Plans to shift the UK's leading medical research institute to central London are under fire because the move would include the institute's facility for working with dangerous pathogens.

In July 2005, the Medical Research Council (MRC) announced a plan to relocate the prestigious National Institute for Medical Research (NIMR) from its home in suburban Mill Hill to London. The MRC has claimed that the move would foster more clinical research, primarily through collaboration with the University College London and its teaching hospital. The announcement came after months of acrimonious debate between the council and the institute's researchers (Nat. Med. 10, 762; 2004).

Many hospitals and universities in London have high-level containment facilities. Nick Winterton, Medical Research Council

British intelligence and local politicians are now raising doubts about the MRC's plan to house the institute's level-4 containment facility on the eleventh floor of a new building in the heavily populated area.

According to a report in The Evening Standard, the UK's MI5 National Security Advice Centre has raised “grave concerns” about the potential release of dangerous pathogens, either through a terrorist attack on the building or during transportation to and from the facility. MI5 has to approve any plans for level-4 facilities.

Nick Winterton, the MRC's executive director, downplays the security concerns, saying the initial proposal is “a fairly broad-brush feasibility plan.” The MRC is considering several options including separating the level-4 facility from the institute's new location, he says.

But NIMR scientists say splitting the facility would seriously hamper research. “It would be grossly inefficient,” says Jonathan Stoye, head of the institute's division of virology. Much of the research at the facility involves animals that must be monitored constantly, Stoye says. “You'd have people running backwards and forwards several times a day. I don't think you can run a facility on such a basis.” An NIMR report last April strongly recommended including the lab in any relocation plans.

The facility—equivalent to a US biosafety level-4 lab—is one of only a handful in the UK and is being used almost exclusively for analyzing samples of flu virus from around the world. The lab is part of a World Health Organization network that works both on the H5N1 bird flu virus and more conventional strains included in each year's flu vaccine. But its focus is expected to expand to include other emerging diseases.

Winterton says it may be possible to relocate the lab and still address security concerns. “Many hospitals and universities in London have high-level containment facilities,” he notes. The MRC may also consider other options, including using facilities already in the city or building a new lab on a separate site.

How easy it will be to move the lab may depend in large part on community response, says Edward Hammond, US director of the Sunshine Project, a nonprofit group that opposes biodefense research. Hammond notes that some facilities in the US have been stopped by local opposition, but openness may go a long way toward assuaging concerns. “Transparency must come above all,” he says.

A final proposal on the lab is expected by October, and construction on the new NIMR is slated to begin in 2009.

DATA:
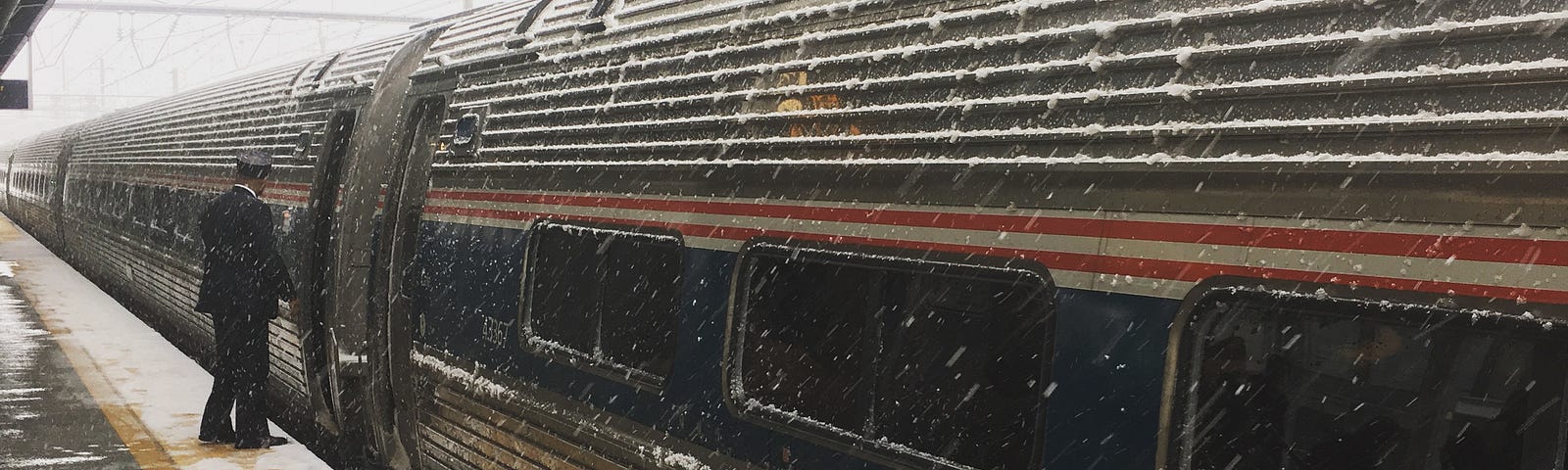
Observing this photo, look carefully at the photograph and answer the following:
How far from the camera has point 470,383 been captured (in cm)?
536

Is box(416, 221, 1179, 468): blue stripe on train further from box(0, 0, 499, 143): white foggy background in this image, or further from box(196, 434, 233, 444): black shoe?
box(0, 0, 499, 143): white foggy background

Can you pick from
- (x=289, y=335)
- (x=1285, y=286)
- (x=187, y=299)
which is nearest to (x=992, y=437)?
(x=1285, y=286)

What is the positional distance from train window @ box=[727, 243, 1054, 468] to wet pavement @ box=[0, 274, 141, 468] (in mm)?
4506

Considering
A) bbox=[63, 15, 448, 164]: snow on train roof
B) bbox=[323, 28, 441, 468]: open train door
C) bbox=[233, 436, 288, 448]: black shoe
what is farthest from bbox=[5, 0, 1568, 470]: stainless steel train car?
bbox=[63, 15, 448, 164]: snow on train roof

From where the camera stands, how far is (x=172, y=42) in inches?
1384

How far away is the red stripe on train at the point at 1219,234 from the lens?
199 centimetres

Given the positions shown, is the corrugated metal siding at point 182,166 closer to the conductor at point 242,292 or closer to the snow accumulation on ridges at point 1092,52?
the conductor at point 242,292

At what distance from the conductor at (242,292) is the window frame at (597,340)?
233cm

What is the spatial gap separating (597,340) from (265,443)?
131 inches

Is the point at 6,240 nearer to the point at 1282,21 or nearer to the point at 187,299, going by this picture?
the point at 187,299

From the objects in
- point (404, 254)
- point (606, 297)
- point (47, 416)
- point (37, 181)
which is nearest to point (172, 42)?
point (37, 181)

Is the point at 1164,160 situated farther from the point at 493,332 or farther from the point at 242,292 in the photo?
the point at 242,292

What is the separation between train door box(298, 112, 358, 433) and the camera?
6.82 m

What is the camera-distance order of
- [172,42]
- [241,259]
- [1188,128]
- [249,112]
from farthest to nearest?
[172,42] < [249,112] < [241,259] < [1188,128]
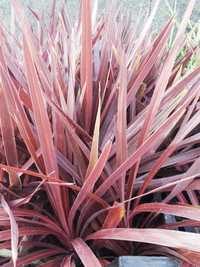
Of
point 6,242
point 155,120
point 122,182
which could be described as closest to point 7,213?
point 6,242

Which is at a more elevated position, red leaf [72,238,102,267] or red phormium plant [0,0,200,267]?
red phormium plant [0,0,200,267]

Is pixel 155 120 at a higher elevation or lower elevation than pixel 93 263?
higher

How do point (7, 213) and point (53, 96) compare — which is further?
point (53, 96)

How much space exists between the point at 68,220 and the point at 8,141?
15cm

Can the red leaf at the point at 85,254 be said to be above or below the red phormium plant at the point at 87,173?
below

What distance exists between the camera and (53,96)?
2.09 feet

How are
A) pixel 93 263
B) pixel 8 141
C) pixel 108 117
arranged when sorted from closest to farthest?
1. pixel 93 263
2. pixel 8 141
3. pixel 108 117

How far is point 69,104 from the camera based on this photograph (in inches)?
26.1

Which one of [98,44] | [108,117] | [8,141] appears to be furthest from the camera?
[98,44]

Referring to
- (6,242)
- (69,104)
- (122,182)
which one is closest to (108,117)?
(69,104)

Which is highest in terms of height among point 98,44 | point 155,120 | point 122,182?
point 98,44

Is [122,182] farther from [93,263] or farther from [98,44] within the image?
[98,44]

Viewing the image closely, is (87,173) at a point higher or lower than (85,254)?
higher

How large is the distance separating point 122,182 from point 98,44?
498 mm
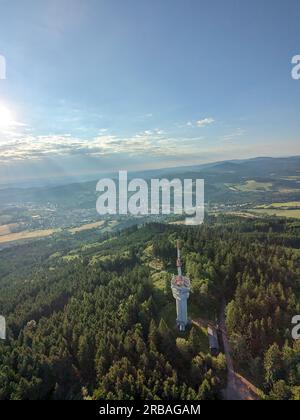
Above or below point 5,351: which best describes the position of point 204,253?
above

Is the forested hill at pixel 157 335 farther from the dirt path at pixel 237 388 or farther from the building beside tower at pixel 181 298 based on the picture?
the building beside tower at pixel 181 298

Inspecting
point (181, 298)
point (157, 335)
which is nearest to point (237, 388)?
point (157, 335)

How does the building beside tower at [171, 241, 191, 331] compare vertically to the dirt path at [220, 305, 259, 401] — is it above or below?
above

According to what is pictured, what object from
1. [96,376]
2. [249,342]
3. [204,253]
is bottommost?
[96,376]

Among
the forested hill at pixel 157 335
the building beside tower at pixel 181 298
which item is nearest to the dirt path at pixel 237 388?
the forested hill at pixel 157 335

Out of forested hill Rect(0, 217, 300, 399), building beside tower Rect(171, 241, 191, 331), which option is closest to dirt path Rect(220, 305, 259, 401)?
forested hill Rect(0, 217, 300, 399)

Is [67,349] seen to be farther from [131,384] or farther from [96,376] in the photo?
[131,384]

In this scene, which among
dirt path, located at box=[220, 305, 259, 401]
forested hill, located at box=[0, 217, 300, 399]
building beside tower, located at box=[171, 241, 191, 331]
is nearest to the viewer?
dirt path, located at box=[220, 305, 259, 401]

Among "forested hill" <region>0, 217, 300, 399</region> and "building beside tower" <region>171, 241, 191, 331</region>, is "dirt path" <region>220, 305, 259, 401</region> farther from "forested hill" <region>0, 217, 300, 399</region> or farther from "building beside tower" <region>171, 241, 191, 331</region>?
"building beside tower" <region>171, 241, 191, 331</region>
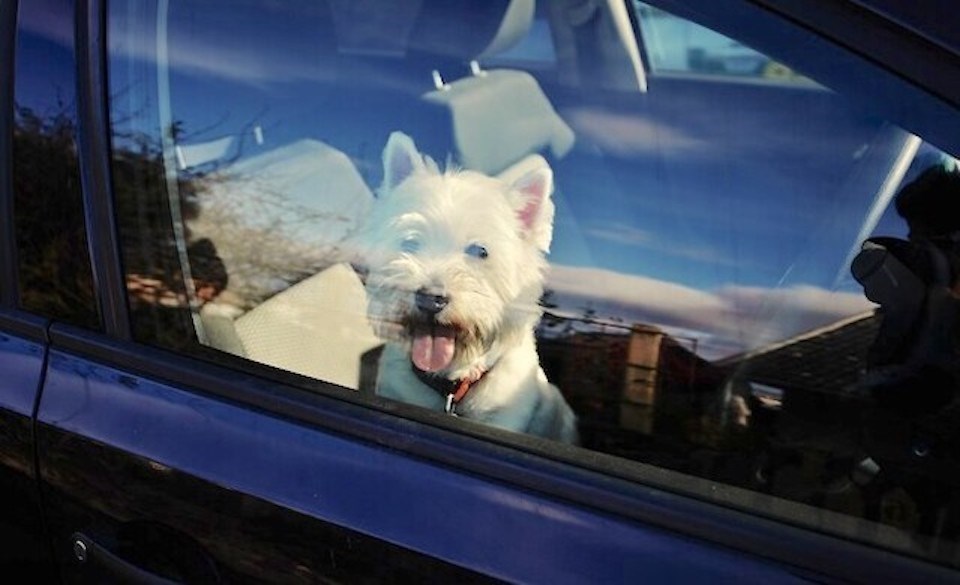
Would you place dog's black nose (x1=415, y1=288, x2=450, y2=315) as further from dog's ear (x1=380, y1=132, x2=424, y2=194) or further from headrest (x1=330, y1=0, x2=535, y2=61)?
headrest (x1=330, y1=0, x2=535, y2=61)

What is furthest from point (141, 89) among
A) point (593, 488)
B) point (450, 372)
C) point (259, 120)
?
point (593, 488)

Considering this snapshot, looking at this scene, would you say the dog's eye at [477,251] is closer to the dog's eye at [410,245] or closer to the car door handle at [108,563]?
the dog's eye at [410,245]

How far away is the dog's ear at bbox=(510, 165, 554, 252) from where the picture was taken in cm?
169

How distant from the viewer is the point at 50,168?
180 centimetres

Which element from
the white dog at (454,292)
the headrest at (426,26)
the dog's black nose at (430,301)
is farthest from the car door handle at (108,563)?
the headrest at (426,26)

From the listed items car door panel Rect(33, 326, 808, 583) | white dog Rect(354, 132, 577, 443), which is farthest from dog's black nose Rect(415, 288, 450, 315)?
car door panel Rect(33, 326, 808, 583)

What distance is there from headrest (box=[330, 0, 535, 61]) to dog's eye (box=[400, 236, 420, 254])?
0.31m

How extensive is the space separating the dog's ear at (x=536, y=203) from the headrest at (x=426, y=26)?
224 mm

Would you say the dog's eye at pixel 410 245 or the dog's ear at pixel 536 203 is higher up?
the dog's ear at pixel 536 203

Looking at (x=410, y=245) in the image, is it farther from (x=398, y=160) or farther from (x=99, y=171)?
(x=99, y=171)

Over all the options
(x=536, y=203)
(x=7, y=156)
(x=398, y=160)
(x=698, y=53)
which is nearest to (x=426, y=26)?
(x=398, y=160)

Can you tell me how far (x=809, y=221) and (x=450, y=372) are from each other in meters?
0.65

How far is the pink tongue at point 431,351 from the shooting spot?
5.67 ft

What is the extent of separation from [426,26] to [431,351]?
518mm
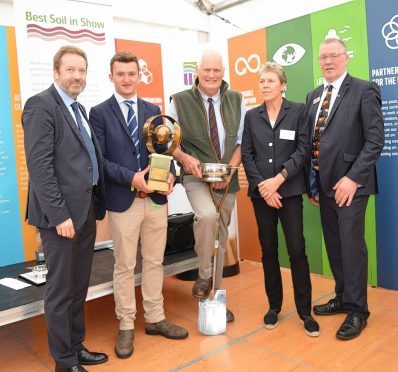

DIRECTIONS:
From the article on moving the research institute, write out the passage starting with "In July 2005, the" and going on through "heavily populated area.". The records have nothing to do with the article on moving the research institute.

OUTPUT BELOW:
In July 2005, the Medical Research Council (MRC) announced a plan to relocate the prestigious National Institute for Medical Research (NIMR) from its home in suburban Mill Hill to London. The MRC has claimed that the move would foster more clinical research, primarily through collaboration with the University College London and its teaching hospital. The announcement came after months of acrimonious debate between the council and the institute's researchers (Nat. Med. 10, 762; 2004).

Many hospitals and universities in London have high-level containment facilities. Nick Winterton, Medical Research Council

British intelligence and local politicians are now raising doubts about the MRC's plan to house the institute's level-4 containment facility on the eleventh floor of a new building in the heavily populated area.